__Given passage__:
= Beginning of Section =

When a company struggles or shuts down, you learn more about a VC in that moment than in the two years prior when things were up and to the right.
Want to predict how they’ll behave? Listen to how they pitch LPs. The LP narrative is the operating system.
1. Portfolio optimizer. “Does this clear our follow-on bar?” If not, they cut.
LP pitch: disciplined allocator, reserves for winners, doesn’t throw good money after bad.
2. Supportive but structured operator. “Let’s define a 90-day reset.” Will bridge, but only against a re-underwritten plan.
LP pitch: hands-on partner who leans in operationally, with accountability.
3. Bridge-and-pray insider. “It’s too early to shut down.” Small insider notes buy time.
Worst case, they overfund strugglers and starve winners.
LP pitch: nonlinear journeys, messy middles, high graduation rates.
4. Blame redirector. “We believed in the vision, but execution wasn’t there.”
LP pitch: we underwrite coachability and capital efficiency.
5. Founder-first loyalist. “This didn’t work. I still believe in you.” Backs the next one.
LP pitch: we invest in people for the long term.
6. Silent mark-to-zero. Engagement fades. “Keep us posted.”
LP pitch: we focus partner time on highest potential outcomes.
7. M&A salvager. Builds buyer lists early. Something is better than zero.
LP pitch: pragmatic, exit-aware from day one.
8. Narrative reframer. “That’s hard-earned data.” Failure becomes positioning.
LP pitch: frontier volatility creates asymmetric insight.

= End of Section =

__Study material__:

= Beginning of Section =

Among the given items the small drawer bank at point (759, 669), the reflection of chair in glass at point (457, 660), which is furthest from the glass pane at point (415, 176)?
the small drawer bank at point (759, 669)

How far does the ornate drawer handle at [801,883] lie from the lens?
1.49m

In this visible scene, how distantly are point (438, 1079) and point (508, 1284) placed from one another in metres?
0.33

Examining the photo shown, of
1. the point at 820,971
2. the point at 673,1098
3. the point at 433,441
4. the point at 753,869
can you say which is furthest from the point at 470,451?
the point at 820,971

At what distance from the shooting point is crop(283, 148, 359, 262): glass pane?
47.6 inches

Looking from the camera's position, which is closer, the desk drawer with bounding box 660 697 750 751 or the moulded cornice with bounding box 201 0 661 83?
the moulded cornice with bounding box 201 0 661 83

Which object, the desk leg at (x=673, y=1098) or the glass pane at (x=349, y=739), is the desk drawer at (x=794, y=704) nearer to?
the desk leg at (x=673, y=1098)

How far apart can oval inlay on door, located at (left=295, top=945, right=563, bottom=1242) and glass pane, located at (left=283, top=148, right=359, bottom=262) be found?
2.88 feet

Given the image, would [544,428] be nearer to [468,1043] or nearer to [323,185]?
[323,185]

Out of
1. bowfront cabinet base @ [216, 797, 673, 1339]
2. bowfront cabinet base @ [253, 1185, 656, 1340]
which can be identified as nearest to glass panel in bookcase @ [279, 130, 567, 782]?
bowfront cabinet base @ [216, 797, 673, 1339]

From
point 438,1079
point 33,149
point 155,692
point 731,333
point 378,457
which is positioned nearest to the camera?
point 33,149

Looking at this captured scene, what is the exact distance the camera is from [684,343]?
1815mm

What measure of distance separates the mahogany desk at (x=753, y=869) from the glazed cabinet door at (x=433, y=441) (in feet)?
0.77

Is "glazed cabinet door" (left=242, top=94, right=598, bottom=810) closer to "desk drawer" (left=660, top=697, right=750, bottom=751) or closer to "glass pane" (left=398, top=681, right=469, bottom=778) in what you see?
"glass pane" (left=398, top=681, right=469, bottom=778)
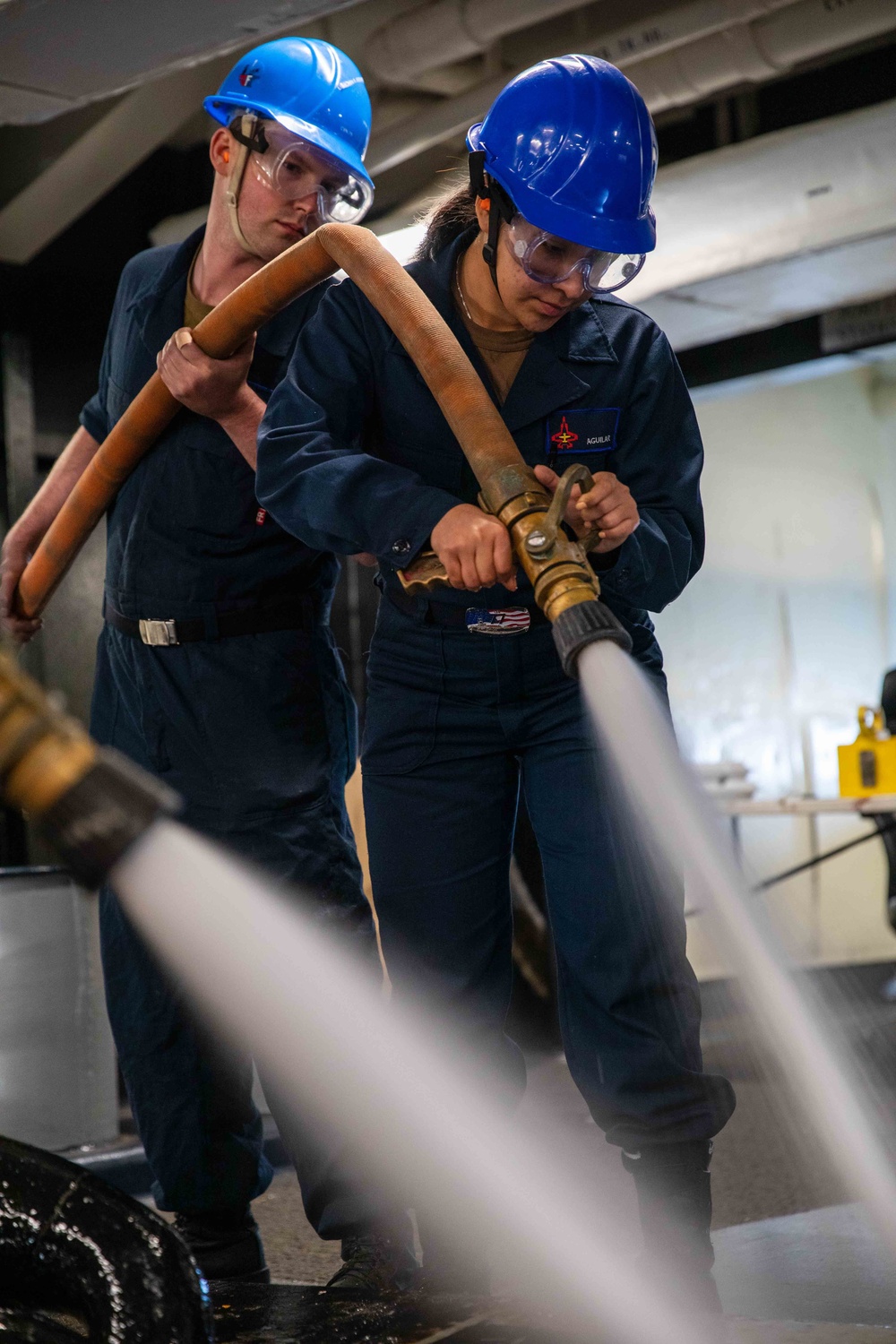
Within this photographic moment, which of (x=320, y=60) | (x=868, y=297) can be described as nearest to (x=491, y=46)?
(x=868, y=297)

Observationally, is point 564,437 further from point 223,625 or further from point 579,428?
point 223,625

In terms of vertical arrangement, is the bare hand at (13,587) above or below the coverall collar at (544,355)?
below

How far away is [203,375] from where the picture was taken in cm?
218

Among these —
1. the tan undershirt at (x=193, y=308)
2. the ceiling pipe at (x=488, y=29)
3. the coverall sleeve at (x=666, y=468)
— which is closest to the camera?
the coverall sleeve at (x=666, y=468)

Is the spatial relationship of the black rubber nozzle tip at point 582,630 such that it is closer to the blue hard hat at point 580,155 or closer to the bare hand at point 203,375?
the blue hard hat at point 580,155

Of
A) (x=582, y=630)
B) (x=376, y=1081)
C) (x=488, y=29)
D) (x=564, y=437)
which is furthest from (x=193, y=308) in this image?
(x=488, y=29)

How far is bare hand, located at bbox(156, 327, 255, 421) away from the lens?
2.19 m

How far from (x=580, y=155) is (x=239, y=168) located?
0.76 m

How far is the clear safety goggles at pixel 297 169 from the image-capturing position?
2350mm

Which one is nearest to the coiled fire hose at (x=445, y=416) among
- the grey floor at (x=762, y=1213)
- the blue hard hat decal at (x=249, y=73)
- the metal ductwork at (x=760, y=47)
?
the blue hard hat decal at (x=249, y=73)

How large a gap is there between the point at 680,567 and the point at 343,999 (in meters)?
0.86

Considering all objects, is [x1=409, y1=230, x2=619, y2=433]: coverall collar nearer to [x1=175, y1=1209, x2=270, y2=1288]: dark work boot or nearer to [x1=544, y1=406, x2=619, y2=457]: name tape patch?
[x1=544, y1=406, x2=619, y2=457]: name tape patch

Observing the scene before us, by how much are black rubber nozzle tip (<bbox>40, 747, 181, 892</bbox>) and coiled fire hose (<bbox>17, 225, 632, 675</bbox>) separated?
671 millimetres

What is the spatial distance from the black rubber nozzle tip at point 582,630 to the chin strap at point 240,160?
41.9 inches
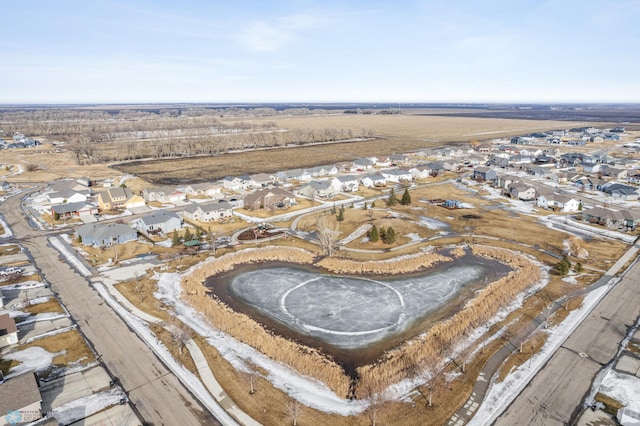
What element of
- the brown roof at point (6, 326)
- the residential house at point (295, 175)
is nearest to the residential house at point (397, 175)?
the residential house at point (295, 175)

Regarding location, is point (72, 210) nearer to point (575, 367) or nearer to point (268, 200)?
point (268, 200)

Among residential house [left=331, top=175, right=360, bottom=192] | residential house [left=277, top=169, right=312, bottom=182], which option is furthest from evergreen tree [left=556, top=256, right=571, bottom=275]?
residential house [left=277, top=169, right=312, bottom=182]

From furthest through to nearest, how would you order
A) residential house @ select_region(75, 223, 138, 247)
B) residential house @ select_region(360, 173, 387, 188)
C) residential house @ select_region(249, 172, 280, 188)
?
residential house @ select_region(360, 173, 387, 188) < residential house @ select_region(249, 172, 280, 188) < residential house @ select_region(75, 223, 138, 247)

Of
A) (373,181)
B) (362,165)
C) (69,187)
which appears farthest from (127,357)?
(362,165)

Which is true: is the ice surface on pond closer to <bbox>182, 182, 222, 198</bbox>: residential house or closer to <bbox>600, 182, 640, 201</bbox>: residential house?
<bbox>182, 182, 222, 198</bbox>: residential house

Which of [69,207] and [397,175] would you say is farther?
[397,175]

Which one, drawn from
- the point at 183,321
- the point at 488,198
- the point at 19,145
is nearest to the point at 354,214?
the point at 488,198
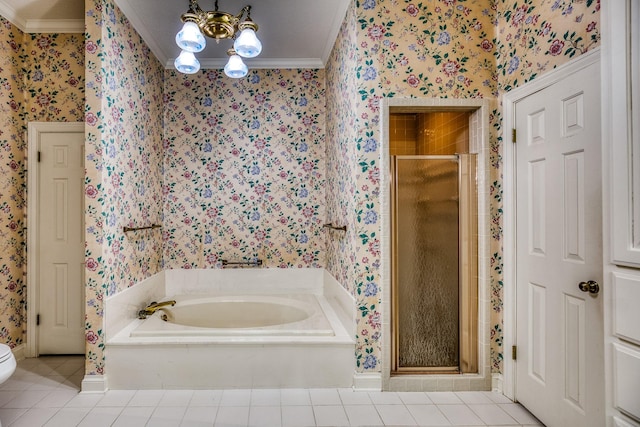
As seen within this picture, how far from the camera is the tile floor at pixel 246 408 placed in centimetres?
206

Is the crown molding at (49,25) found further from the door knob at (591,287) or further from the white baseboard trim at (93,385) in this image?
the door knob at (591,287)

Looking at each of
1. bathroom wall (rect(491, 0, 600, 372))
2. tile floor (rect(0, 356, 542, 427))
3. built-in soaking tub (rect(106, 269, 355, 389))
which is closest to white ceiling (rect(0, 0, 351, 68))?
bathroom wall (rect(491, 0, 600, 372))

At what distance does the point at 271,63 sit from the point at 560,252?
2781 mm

= End of Section =

__What you need to do__:
Extend the passage on how venture capitalists behave when a startup struggles, beginning right after its last line. The rows come from a separate source and are unrelated to the text.

__Response area__:
9. Governance hawk. Formal votes, clean wind-downs, process first.
LP pitch: fiduciary discipline and downside protection.
10. Personally conflicted investor. Still hopeful, but increasingly pragmatic.
LP pitch: high-conviction partner through ups and downs.
11. Capital preservation crusader. “What can we recover?” Pushes for restructurings and returning capital.
LP pitch: capital stewardship and loss minimization.
12. Winner-take-all allocator. “Spend to win.” Later, “We have to prioritize the breakout.” Energy shifts fast once a star emerges.
LP pitch: concentrated exposure to fund-returners.
13. Battle-tested patient partner. “Is this noise or signal?” Makes room for real swings at bat.
LP pitch: the best outcomes often look messy before they work.
Most VCs are a blend. Ownership, reserves, time left in fund, and LP pressure all matter.
But how someone talks about risk and reserves when raising money is usually who shows up when things break.